• **Quoted passage**
*** Begin section ***
This is where I landed shortly after beginning my “engineer’s examination” of AGW theory and it’s where I’m stuck 20 years later. Were it not so, our earth would either have long since burned to a crisp or frozen onto a permanent lump of ice. The fact of “negative system feedback” to all climate temperature forcing functions is written with bold letters in the reconstituted temperature history of the planet.
At the foundation of AGW theory lies the demonstrably false contention that increased greenhouse warming driven by man made CO2 is met with net “positive” climate system feedback (primarily via increased atmospheric water vapor). That contention simply cannot be true. If it were true, life as we know it would not exist today.
Why this observation of reality did not constitute a stake in the heart of AGW theory shortly following the theory’s introduction mystifies me to this day.

May 25, 2015 5:02 pm

Thanks, Willis.
I agree that Wolfram is a total genius. Dr. Pielke is another one.
I think weather forecasting will be improved by satellite observations. Climate predictions, not so much, because of the chaotic nature of weather, with becomes climate in aggregate form.
I have seen incredible advances in weather forecasting as practiced by Joe Bastardi. Another genius.
The NWS does an acceptable job with 3-days forecasts, the 7-days forecasts, not so much.
*** End section ***
• **Tasks to complete**
A - According to the climate feedback comments, which National Weather Service (NWS) forecasts are done acceptably?
B - Pull out, word for word, the part of the climate feedback comments that opens with the words containing "I agree that" and closes with "in aggregate form.".
C - Continue the climate feedback comments from the point where they stop.
The lines that come next have no connection to the climate feedback comments.

• **Exercise data**
*** Begin section ***
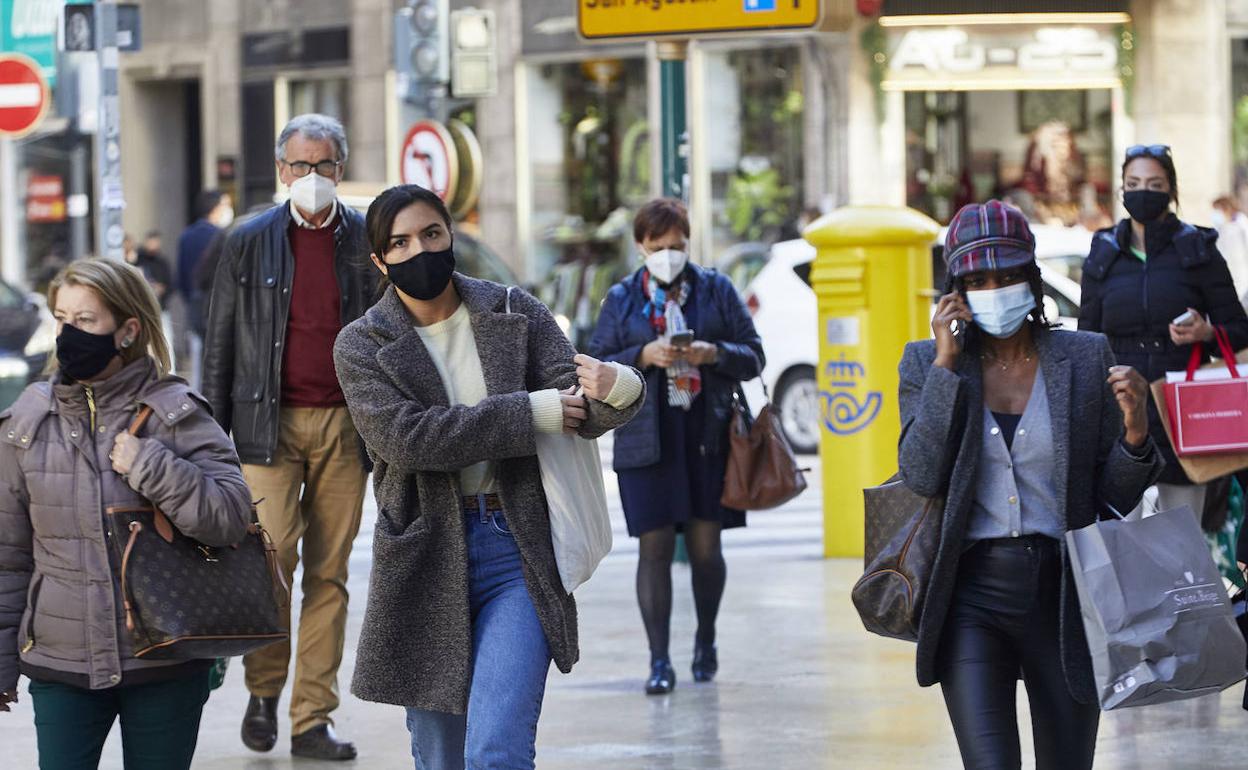 Varias personas con mascarilla pasean por Valencia. 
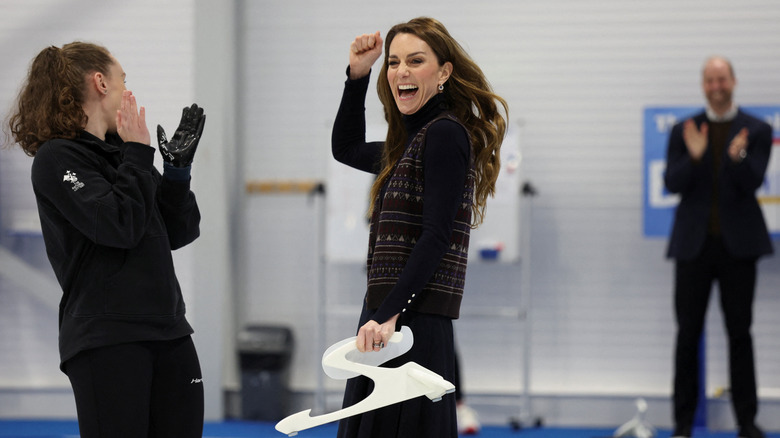 Kate Middleton celebrating as Prince William claps in the background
*** End section ***
• **Expected outputs**
A - The 3-days forecasts.

B -
I agree that Wolfram is a total genius. Dr. Pielke is another one.
I think weather forecasting will be improved by satellite observations. Climate predictions, not so much, because of the chaotic nature of weather, with becomes climate in aggregate form.

C -
The hurricane seasons forecasts by Dr. Philip Klotzbach and Dr. William Gray of Colorado State University, are quite good. NOAA-NWS, not even in the same league.

May 25, 2015 5:07 pm

IPCC & WMO define climate as weather averaged over 30 years. So it’s simply data and statistics, just like at the dog & horse tracks.

perplexed
May 25, 2015 9:47 pm

If climate is weather averaged over 30 years, and if climate scientists first started paying attention to global warming in the mid-1980’s, then where did all this alleged fountain of climate knowledge come from? If I hypothesize that the amount of berries eaten by a bear affects the length of its hibernation, and I start watching a bear eat a bunch of berries in September, watch it go to sleep in November, jump up and yell “Eureka” in April right after it wakes up, and rush to publish my Master’s thesis, what does that say about the quality of my conclusions?
If climate is weather averaged over 30 years, human beings can’t know squat about the climate system.

jorgekafkazar
May 25, 2015 10:40 pm

Yes, very much like at the dog and horse tracks, but with fewer horses’ front ends.

richard verney
May 26, 2015 2:13 am

But why 30 years?
Why not, 50 or 80 or 100 or 300 years etc?
What is the scientific justification for defining climate as weather averaged over 30 years?
That strikes at the heart of the cAGW debate. It seems to me that it stands on very shakey ground on that point alone, ie., climate is not weather averaged over a 30 year period.

May 26, 2015 6:45 am

IPCC AR5 Annex III: Glossary
Climate
Climate in a narrow sense is usually defined as the average weather, or more rigorously, as the statistical description in terms of the mean and variability of relevant quantities over a period of time ranging
from months to thousands or millions of years. The classical period for averaging these variables is 30 years, as defined by the World Meteorological Organization. The relevant quantities are most often surface variables
such as temperature, precipitation and wind. Climate in a wider sense is the state, including a statistical description, of the climate system.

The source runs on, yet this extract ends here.